# start of Text section
Technology Goes Local
A showcase program in Florida spurs local implementation of proven highway technologies.
Small and rural transportation agencies are responsible for building or maintaining nearly 4.8 million kilometers (3 million miles) of roadways and more than 29,000 bridges in the United States. Ensuring that these local agencies have access to the knowledge and tools they need to do their jobs effectively depends on getting information about proven, new technologies and processes from the laboratory into the hands of the transportation professionals who can implement them in the field.
Federal and State agencies and metropolitan planning organizations often have the talent, funding, and communication mechanisms in place to stay abreast of new technologies and implement those offering the most promise in a timely manner. But at the local agency level, technology buy-in is complicated by financial and political risk, and implementation can take years, even decades.
In the 1980s, the Federal Highway Administration (FHWA) introduced the Local Technical Assistance Program (LTAP) to facilitate information exchange in support of local road and bridge agencies. Today, LTAP has 58 centers across the United States, one in each State and Puerto Rico plus seven Tribal Technical Assistance Program centers. Through training, workshops, and reference materials, the LTAP centers quickly proved to be an effective mechanism for raising awareness of new technologies at the local level. Facilitating the actual implementation of new products or processes or the discontinuation of inefficient ones, however, remains an ongoing challenge.
In 1995, to meet the technology needs of local agencies, the LTAP center in Florida launched an innovative Product Demonstration Showcase (PDS) program with the goal of reducing the timeline for moving new technologies from "state-of-the-art" to "state-of-the-practice" at the local level. The purpose of the showcase program is to speed up the implementation of roadway and bridge technologies in the municipal arena by providing decisionmakers with unbiased, hands-on project experience with field-applied technologies and processes.
Given that post-showcase investment in the demonstrated technologies is running into the millions of dollars, the realized value of the program speaks for itself. Energized by the success of the showcase program in Florida, organizers are eager to spread the word about this innovative format for technology transfer to other States.
The Showcase Format
The showcase program unites a user agency—a municipality or other public agency—and a vendor in delivering a presentation on a successful technology. Each 1- to 3-day showcase includes workshops, demonstrations, and site visits focused on demonstrating the value of a particular product or process that the user agency has implemented successfully. Attendees hear about the agency's motivation for implementing the product or process, satisfaction to date, and cost/benefit analysis. They also have the chance to participate in real-time demonstrations and site visits.
According to Gib Peaslee, coordinator of the showcase program at Florida LTAP, the showcases target decisionmakers at the local level, including crew chiefs, road supervisors, public works directors, and elected officials. "We were flabbergasted by the breadth of talent representing different professions that showed interest in attending the demonstrations," Peaslee admits. "With the goal of speedy implementation, we encourage attendees to bring the decisionmakers."
# end of Text section
# start of Data segment
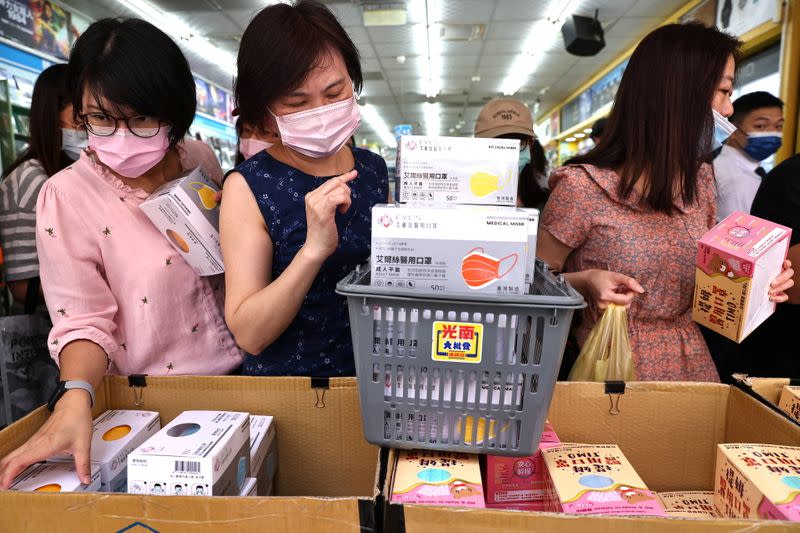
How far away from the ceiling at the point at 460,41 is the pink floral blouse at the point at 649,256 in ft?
# end of Data segment
- [Goals]:
1. From the text on the Florida showcase program, set down the passage starting at "Small and rural" and ending at "years, even decades.".
2. Answer these questions using the text on the Florida showcase program:
(a) How many LTAP centers are there across the United States today?
(b) In what year did the LTAP center in Florida launch its Product Demonstration Showcase program?
(c) How long does each showcase last?

- [In response]:
1.
Small and rural transportation agencies are responsible for building or maintaining nearly 4.8 million kilometers (3 million miles) of roadways and more than 29,000 bridges in the United States. Ensuring that these local agencies have access to the knowledge and tools they need to do their jobs effectively depends on getting information about proven, new technologies and processes from the laboratory into the hands of the transportation professionals who can implement them in the field.
Federal and State agencies and metropolitan planning organizations often have the talent, funding, and communication mechanisms in place to stay abreast of new technologies and implement those offering the most promise in a timely manner. But at the local agency level, technology buy-in is complicated by financial and political risk, and implementation can take years, even decades.

2.
(a) 58 centers
(b) 1995
(c) 1 to 3 days